The Government's proposed changes to student loans will hit low income earners the hardest, the student union says.
Tertiary Education Minister Steven Joyce confirmed yesterday the Government will increase the student loan repayment threshold from 10% to 12% of incomes for graduates earning more than $19,084.
New Zealand University Students' Association president Pete Hodkinson told TV ONE's Breakfast this morning the issue does not lie with the amount of the increase, it is at what point it comes into effect.
"We have a system where the repayment threshold is at $19,084, which is below the poverty line for a lot of students," he said.
"It's not the students earning between $40,000 and $80,000 a year we are worried about, it's the students that are between $19,000 and $30,000 for who that is a significant issue."
Hodkinson said graduates still need enough money to buy food, pay the rent, and in some cases support families, and that even a slight change will tighten already tight budgets.
Joyce said the proposed changes are fair because New Zealand's student support system is already very generous, and will not cut funding to the tertiary sector.
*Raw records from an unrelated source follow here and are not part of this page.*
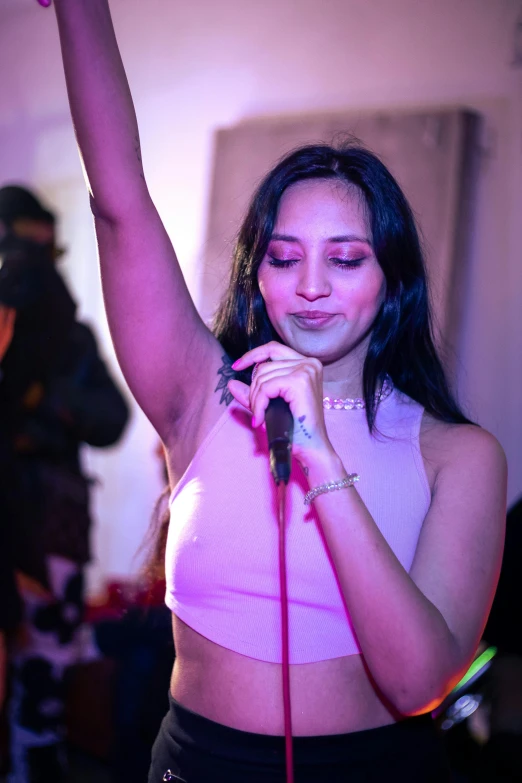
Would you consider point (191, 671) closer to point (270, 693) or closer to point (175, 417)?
point (270, 693)

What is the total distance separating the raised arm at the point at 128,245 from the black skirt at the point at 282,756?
44 centimetres

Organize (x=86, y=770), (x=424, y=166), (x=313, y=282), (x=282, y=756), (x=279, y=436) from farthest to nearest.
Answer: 1. (x=86, y=770)
2. (x=424, y=166)
3. (x=313, y=282)
4. (x=282, y=756)
5. (x=279, y=436)

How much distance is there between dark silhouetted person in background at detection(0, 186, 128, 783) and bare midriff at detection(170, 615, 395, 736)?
180 centimetres

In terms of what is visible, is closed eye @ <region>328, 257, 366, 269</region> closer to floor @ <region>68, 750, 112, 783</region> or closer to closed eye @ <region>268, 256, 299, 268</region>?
closed eye @ <region>268, 256, 299, 268</region>

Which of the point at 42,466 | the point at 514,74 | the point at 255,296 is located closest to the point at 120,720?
the point at 42,466

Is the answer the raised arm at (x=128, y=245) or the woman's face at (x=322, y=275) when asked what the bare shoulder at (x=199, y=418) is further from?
the woman's face at (x=322, y=275)

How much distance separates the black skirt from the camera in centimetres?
94

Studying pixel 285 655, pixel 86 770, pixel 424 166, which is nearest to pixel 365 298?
pixel 285 655

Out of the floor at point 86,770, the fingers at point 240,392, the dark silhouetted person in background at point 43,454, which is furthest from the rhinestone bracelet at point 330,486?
the floor at point 86,770

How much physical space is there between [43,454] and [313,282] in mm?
1980

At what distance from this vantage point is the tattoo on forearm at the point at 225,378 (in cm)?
114

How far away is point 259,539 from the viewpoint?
3.38 feet

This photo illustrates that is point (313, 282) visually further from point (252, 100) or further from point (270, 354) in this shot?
point (252, 100)

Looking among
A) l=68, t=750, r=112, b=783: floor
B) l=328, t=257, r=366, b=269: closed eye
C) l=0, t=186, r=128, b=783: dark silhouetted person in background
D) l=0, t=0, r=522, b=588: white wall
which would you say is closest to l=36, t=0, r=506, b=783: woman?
l=328, t=257, r=366, b=269: closed eye
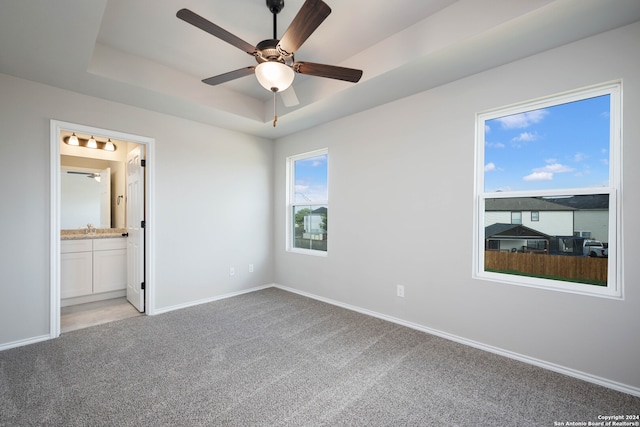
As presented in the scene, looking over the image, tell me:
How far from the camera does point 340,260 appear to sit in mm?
3707

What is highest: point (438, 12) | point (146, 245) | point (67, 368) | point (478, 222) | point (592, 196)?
point (438, 12)

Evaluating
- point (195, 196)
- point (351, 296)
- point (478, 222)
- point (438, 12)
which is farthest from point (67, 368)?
point (438, 12)

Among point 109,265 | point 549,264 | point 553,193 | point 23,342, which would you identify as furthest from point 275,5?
point 109,265

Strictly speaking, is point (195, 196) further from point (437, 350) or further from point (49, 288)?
point (437, 350)

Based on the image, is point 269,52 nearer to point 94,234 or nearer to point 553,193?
point 553,193

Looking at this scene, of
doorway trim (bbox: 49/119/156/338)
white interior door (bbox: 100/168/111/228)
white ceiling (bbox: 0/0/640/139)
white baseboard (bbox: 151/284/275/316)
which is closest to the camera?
white ceiling (bbox: 0/0/640/139)

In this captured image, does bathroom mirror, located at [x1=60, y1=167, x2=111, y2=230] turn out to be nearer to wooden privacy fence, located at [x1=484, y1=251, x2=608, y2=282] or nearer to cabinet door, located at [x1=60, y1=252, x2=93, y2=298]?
cabinet door, located at [x1=60, y1=252, x2=93, y2=298]

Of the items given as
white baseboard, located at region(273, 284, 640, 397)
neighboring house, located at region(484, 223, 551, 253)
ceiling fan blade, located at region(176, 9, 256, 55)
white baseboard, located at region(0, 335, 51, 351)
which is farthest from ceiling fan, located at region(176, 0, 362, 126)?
white baseboard, located at region(0, 335, 51, 351)

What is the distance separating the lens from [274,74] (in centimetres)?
187

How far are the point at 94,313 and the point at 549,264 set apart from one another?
16.1 ft

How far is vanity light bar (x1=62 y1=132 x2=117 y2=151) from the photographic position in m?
4.08

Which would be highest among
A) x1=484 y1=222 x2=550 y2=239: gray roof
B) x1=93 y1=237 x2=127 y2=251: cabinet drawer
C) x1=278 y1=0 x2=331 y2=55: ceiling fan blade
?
x1=278 y1=0 x2=331 y2=55: ceiling fan blade

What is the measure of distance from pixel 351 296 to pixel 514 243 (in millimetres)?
1889

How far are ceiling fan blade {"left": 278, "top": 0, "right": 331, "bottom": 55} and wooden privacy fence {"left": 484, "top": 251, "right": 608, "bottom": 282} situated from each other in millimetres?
2337
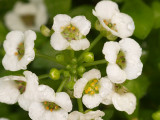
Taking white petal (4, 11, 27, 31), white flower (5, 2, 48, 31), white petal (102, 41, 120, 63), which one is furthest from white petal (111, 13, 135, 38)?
white petal (4, 11, 27, 31)

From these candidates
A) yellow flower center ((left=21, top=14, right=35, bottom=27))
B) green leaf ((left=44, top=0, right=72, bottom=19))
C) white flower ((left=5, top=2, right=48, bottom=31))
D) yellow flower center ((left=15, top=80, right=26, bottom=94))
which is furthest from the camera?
Answer: yellow flower center ((left=21, top=14, right=35, bottom=27))

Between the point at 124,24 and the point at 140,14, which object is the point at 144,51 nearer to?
the point at 140,14

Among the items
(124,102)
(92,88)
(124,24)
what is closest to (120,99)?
(124,102)

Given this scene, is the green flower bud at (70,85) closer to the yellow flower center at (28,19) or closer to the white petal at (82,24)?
the white petal at (82,24)

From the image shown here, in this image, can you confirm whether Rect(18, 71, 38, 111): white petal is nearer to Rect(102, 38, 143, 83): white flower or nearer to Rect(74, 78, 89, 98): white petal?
Rect(74, 78, 89, 98): white petal

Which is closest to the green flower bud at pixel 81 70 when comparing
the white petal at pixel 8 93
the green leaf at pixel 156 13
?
the white petal at pixel 8 93

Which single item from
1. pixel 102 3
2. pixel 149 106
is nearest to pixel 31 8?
pixel 102 3
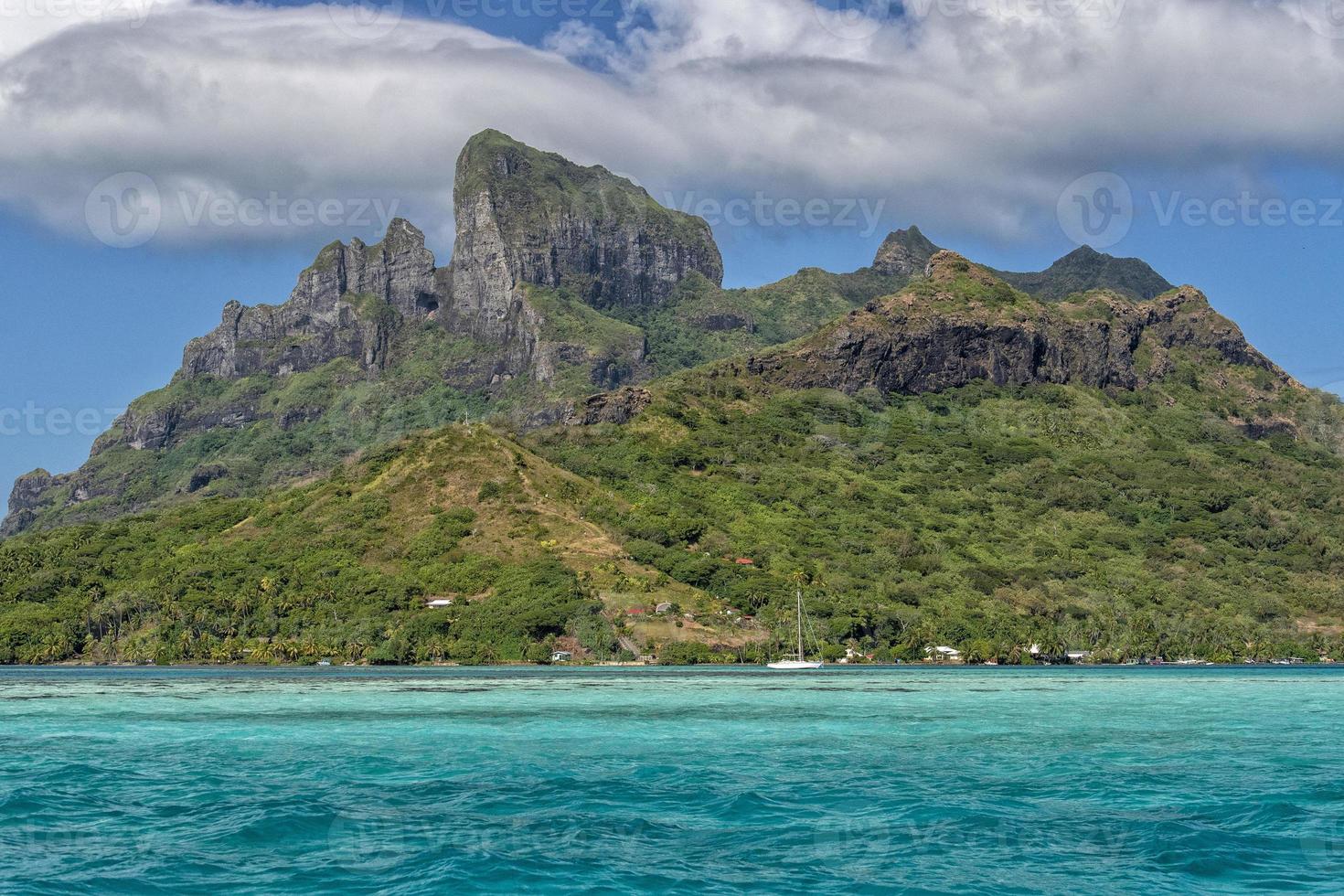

Changing the repayment amount will not only encourage students to pay back their loans faster, but will allow the Government to invest money back into the tertiary sector, Joyce said.
"The way to do that is to ask graduates to pay back a little bit more money earlier, to pay off their student loans quicker, so we can take that money and invest it in those that are coming after them."
Hodkinson said he accepts this is a period of financial crisis, but said now is not the time to make education more expensive.
"It's the perfect time to invest in education so that people are developing skills, improving their potential, and are able to fill the jobs when they are there for them."
In his pre-budget speech on Tuesday, John Key announced student loans would be kept interest-free, a change the Labour government put in place in 2006, but said the money spent in the tertiary sector would be "rebalanced".
Joyce announced yesterday student allowances would only be available for the first 200 weeks of study, and there would also be a four-year freeze on the parental income threshold for allowances.
Hodkinson said changes to allowances will "disincentivise" people from returning to further study.
Hodkinson said there is an expectation that once a student completes their bachelor's degree and enters into post-graduate study, they will be earning more money so they should not be reliant on student allowances.
"If you ask a lot of post-graduate students whether they are earning more or less money since they were studying their bachelor's degree, it paints a rather grim picture."
Details of the full budget will be announced on May 24.